Ante esto, Carrascosa plantea como solución hacer un mapa de acceso de equidad para saber realmente cuales son las barreras y las posibilidades de los tratamientos para la terapia innovadora. “Estamos trabajando en ello desde la AEDV”, señala.

Asimismo, propone llegar a un acuerdo desde el punto de vista científico y con las asociaciones de pacientes y las propias autoridades sanitarias, en el que se respetase la eficiencia y la equidad.

En este sentido, José Manuel Carrascosa, incide en que existen barreras para la prescripción de estos tratamientos biológicos que vienen condicionadas por el coste. De hecho, lo más frecuente es que las terapias innovadoras solo se pueden aplicar cuando han fracasado o están contraindicados los convencionales y los biosimilares.

Coste-efectividad de los tratamientos innovadores

Pero… ¿se sabe si estos medicamentos son coste-efectivos?, el dermatólogo remarca que hay dos maneras de verlo. Si que está demostrado que los biosimilares son coste- efectivos y son eficientes porque al no ser los mejores biológicos, tienen un coste sensiblemente inferior al de los tratamientos innovadores y muy cercanos a los tratamientos convencionales.

“Aunque están lejos de ser los mejores biológicos, el hecho de tener un coste relativamente bajo permite, que sean eficientes”

José Manuel Carrascosa, vicepresidente 2º y coordinador del Grupo Español de Psoriasis de la AEDV.

Por otro lado, los fármacos más innovadores que son bastante más caros que los biosimilares, permiten expectativas de respuesta terapéutica y un perfil de seguridad muy buenas, de manera que, aunque tienen un coste superior, su impacto en la enfermedad y en la calidad de vida es muy positivo, por lo que disminuye de forma secundaria también los costes del sistema porque por ejemplo, el número de visitas al especialista, y las bajas médicas también son menores.

Retos a bordar

A pesar de todos los avances en psoriasis, Carrascosa explica que aun quedan retos a abordar. El principal: curar la enfermedad. “Puede parecer un sueño pero quizás no lo es”, apunta.
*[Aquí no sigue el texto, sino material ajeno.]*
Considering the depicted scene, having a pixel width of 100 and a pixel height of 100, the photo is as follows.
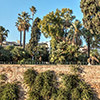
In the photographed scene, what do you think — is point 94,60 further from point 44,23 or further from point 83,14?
point 44,23

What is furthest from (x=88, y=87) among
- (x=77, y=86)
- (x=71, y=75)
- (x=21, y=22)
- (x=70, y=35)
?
(x=21, y=22)

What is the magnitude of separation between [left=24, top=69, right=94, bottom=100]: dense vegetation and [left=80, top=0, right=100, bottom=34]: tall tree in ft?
32.8

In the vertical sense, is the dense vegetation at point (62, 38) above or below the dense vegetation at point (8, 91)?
above

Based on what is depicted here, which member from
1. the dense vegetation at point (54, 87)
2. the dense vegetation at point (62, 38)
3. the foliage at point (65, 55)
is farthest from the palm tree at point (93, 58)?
the dense vegetation at point (54, 87)

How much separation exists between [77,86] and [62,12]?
861 inches

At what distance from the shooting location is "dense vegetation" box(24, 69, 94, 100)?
12594 millimetres

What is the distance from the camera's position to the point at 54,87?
13.3m

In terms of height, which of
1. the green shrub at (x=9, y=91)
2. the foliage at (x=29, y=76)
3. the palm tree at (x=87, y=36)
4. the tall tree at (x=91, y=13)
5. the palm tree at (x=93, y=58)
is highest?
the tall tree at (x=91, y=13)

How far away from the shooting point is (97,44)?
90.7ft

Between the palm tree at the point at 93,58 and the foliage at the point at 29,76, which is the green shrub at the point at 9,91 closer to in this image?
the foliage at the point at 29,76

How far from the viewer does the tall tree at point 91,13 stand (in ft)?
62.0

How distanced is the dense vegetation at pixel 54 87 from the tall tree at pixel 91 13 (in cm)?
999

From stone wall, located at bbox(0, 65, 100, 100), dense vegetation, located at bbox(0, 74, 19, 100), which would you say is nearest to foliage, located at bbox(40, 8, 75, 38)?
stone wall, located at bbox(0, 65, 100, 100)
Y es que, desde el punto de vista del conocimiento patogénico, estamos cada vez más cerca de identificar aquellos grupos celulares, aquellas “teclas claves en inflamación”, que si se gestionan bien, se podrán obtener no solo resultados en el corto plazo sino remisiones muy prolongadas o incluso conseguir curaciones en algunos pacientes.

Por otro lado, también destaca como desafío ser capaces no solo de controlar la inflamación cutánea sino de modular las comorbilidades. “No tenemos evidencia hoy por hoy de que, controlando la inflamación cutánea, hagamos que estos pacientes tengas menos obesidad, o menos riesgo de morir de enfermedad cardiovascular”.

Y concluye señalando que “todavía queda mucho por conocer de cómo funciona la psoriasis, vendrán nuevas moléculas pequeñas, nuevos tratamientos tópicos y formulaciones innovadoras. Se debe seguir investigando”.

Por su parte, Santiago Alfonso demanda que los pacientes puedan tener una plena integración social y laboral, ya que todavía sufren casos de rechazo y exclusión. Además, incide en que se trabaje más para un diagnóstico precoz y en el acceso temprano al tratamiento más adecuado para los pacientes.